WORK INSTRUCTIONS :: Pick up the article about Rockford's Relay For Life after its last sentence and carry it forward.
##### EXTRACTED TEXT #####
When the American Cancer Society (ACS) promotes Relay For Life, they will be using Rockford to do it. Videographers and photographers from the national organization were on hand this past Friday and Saturday, May 15 and 16. The images they captured will appear in brochures, commercials and other promotional material.
“They realized we have something special here,” said organizer Carol Delp-Korzeja. Carol said the story of Rockford’s Relay, this year the seventh, is inspirational.
It is also nothing short of amazing that Relay ’09 brought in $336,992, bringing the seven-year total to $2.1 million. There were over 300 cancer survivors (up from 263 last year) at the survivor reception and 84 teams participated (up from 77 last year). The top money-raising team was Friends For Life, which raised $24,000.
There is a story behind every person who chooses to participate in Relay For Life. This year five City of Rockford employees, including the City Manager Michael Young, walked the whole 24 hours to show support for police officer Ian Graham, diagnosed with lymphoma this spring.
Carol shared another story that should give goose bumps to even the most hard-hearted. Rockford’s Relay was started by good friends Shannon Oulette and Brent Deuel. Shannon had lost her mom, Paula Banfield, to cancer. Shannon’s brother, Jason Banfield, recently lost his mother-in-law to cancer. Jason’s son, Carson Banfield, having lost two grandmothers to cancer before the age of 9, decided to raise money this year by writing letters to everyone he knows, asking for donations for ACS. His efforts alone netted over $1,600.
##### GIVEN DATA #####
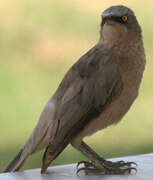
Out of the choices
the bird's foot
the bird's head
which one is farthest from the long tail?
the bird's head

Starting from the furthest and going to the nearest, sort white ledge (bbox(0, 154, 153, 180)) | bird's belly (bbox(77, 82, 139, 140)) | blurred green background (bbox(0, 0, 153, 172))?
blurred green background (bbox(0, 0, 153, 172)) < bird's belly (bbox(77, 82, 139, 140)) < white ledge (bbox(0, 154, 153, 180))

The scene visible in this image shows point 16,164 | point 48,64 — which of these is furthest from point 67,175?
point 48,64

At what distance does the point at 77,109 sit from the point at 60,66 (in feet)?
14.2

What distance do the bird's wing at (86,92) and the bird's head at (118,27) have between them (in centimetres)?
11

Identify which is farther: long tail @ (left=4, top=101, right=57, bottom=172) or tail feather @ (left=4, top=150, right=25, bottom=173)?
tail feather @ (left=4, top=150, right=25, bottom=173)

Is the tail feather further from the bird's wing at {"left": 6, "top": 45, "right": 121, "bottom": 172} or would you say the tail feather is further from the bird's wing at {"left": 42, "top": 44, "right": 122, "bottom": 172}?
the bird's wing at {"left": 42, "top": 44, "right": 122, "bottom": 172}

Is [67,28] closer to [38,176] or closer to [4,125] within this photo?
[4,125]

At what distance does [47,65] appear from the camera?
297 inches

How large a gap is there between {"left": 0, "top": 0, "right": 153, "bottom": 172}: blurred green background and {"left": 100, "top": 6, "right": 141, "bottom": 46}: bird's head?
7.78 feet

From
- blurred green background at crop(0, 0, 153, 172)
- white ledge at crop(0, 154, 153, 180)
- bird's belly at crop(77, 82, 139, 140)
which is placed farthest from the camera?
blurred green background at crop(0, 0, 153, 172)

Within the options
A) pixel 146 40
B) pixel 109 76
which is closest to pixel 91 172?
pixel 109 76

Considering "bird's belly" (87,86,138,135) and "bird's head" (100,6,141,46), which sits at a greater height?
"bird's head" (100,6,141,46)

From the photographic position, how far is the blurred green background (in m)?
6.11

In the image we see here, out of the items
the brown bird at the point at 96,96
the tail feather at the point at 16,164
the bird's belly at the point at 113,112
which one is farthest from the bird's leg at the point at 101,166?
the tail feather at the point at 16,164
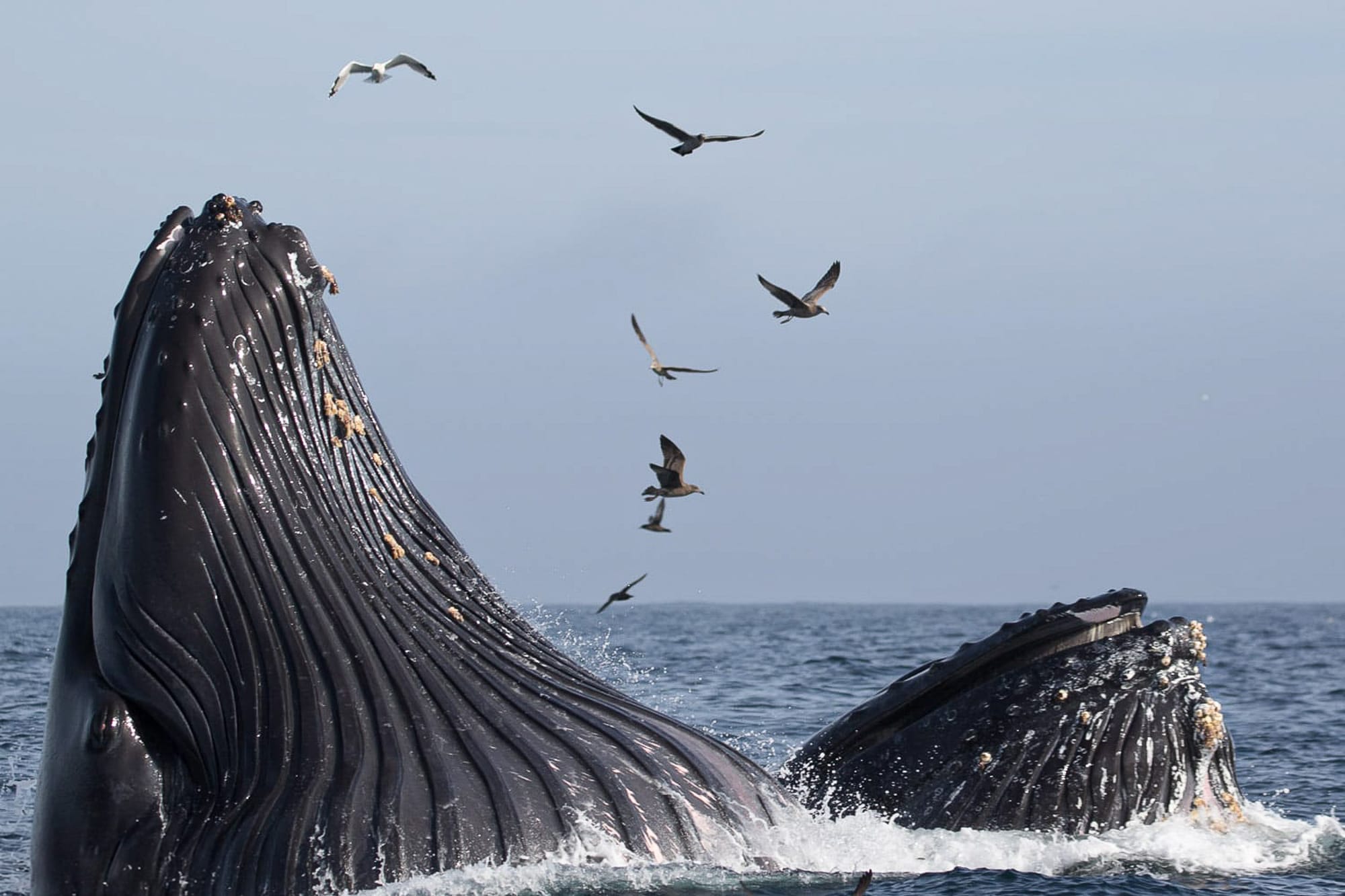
#####
RESPONSE AREA ::
“This is a third-generation Relayer,” said Carol. Carson received a Relay Champion award this year for his efforts. “Our kids are becoming our next generation of Relayers. We bring them and they see what it’s all about.”
Rockford Relay has enjoyed the strong support of both the Rockford School District and the City. On the committee from day one were both Young and Rockford Superintendent Dr. Michael Shibler. Rockford has teams from every school in the district and has always had a City team. This year there were 84 teams participating, up from 77 last year, and the event remembered and honored more than 2,700 people.
“Many Relays are having a hard time this year because of the economy. We’ve been very blessed,” said Carol. She said some participants were people who have lost their jobs since last year’s Relay but still support the event.
Rockford was chosen to be one of the relays offering a chance to sign up as part of a life-long lifestyle cancer study. This once-in-a lifetime opportunity may help unlock the cure to cancer or someday prevent it.
The ACS estimated that Rockford might be able to get 450 people to enroll in the study in five hours. Relay committee members had asked for extra sign-up kits because they were confident many would volunteer. The sign-up team had to stop of the process early, since the ACS ran out of enrollment packages at 472-more than 90 people per hour.
A spokesperson for the American Cancer Society praised the community and school district for the incredible support of Relay For Life.
“Two thirds of all cancers are preventable,” she said. “It would be great to find a cure for cancer, but can you imagine being able to stop cancer before anyone gets it? We see so many young people getting cancer. This study is our gift to the generations that come after us.”Young said he remembers the day Oulette came to him asking if Rockford would help host a Relay For Life. “We said, ‘Whatever you need, we’ll make sure it gets done. We don’t just allow Relay to be something that happens in our City, we embrace it.”